# Looking for good physio / mctimoney ub North Somerset



## Toodles (12 August 2013)

Looking for a good equine physio / mctimoney in North Somerset - can you recommend me someone please?


----------



## MiJodsR2BlinkinTite (12 August 2013)

I can recommend someone but don't know whether she'd come up as far as you. I'll PM you OK.


----------



## Toodles (12 August 2013)

Thanks!


----------



## cider loving mare (12 August 2013)

I also know someone but again possibly to far.

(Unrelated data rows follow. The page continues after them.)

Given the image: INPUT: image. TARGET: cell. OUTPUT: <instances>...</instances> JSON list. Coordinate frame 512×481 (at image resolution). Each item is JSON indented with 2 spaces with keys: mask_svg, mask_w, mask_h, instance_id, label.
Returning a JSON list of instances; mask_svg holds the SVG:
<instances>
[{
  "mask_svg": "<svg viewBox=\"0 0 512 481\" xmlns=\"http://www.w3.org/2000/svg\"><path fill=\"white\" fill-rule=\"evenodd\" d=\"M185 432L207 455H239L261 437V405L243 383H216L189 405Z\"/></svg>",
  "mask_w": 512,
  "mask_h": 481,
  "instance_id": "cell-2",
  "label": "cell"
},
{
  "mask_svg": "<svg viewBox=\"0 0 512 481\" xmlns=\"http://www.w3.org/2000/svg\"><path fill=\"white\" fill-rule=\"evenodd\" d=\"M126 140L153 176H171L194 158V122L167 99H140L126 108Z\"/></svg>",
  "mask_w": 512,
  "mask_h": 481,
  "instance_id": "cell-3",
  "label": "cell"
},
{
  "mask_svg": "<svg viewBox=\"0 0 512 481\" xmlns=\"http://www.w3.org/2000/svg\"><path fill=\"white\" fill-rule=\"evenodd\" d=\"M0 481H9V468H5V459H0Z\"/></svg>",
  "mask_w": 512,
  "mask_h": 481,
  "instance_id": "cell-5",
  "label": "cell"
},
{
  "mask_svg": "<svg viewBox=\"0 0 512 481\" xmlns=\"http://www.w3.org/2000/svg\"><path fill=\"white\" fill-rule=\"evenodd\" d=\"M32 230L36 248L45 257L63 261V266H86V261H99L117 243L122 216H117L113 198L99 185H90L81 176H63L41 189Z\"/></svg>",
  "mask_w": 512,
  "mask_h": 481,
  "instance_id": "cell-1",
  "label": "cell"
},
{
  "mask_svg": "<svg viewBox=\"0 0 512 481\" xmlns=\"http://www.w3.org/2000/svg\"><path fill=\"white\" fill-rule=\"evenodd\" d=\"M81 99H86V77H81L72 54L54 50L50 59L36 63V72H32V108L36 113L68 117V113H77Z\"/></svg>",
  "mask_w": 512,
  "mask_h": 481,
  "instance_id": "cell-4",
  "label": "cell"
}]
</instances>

Can Pm you if you like?


----------



## EmmaJaneWilliams (30 August 2013)

Try Jo www.noheuffnohorse.co.uk


----------



## phazer (5 September 2013)

Tim Candy is based in Somerset, he is Mctimoney and is amazing with the horses.


----------



## sjp1 (5 September 2013)

phazer said:



			Tim Candy is based in Somerset, he is Mctimoney and is amazing with the horses.
		
Click to expand...

Would second Tim Candy, he is very good and not at all precious - also Helen Tompkins who is based in North Devon - not sure how far you are in Somerset, but she may travel.


----------



## DressageDiva1962 (8 September 2013)

http://www.rosefarmequine.co.uk/

Lotty Merry without a doubt, treated my horses for 5 years before I moved north.


----------



## MochaDun (8 September 2013)

McTimoney - Penny Gunter:
http://www.equinesportstherapy.co.uk/

Physio - Lou Simmonds but not sure how far she goes west beyond Bristol.


----------



## horsimous (9 September 2013)

Kat Gothorp is in the chippenham area, very good and happy to spend the time to get it right.


----------



## OFG (10 October 2013)

Molly Fursland for Physio - 
Katya Wainwright -  McTimony -http://www.mctimoneyinbath.co.uk/


----------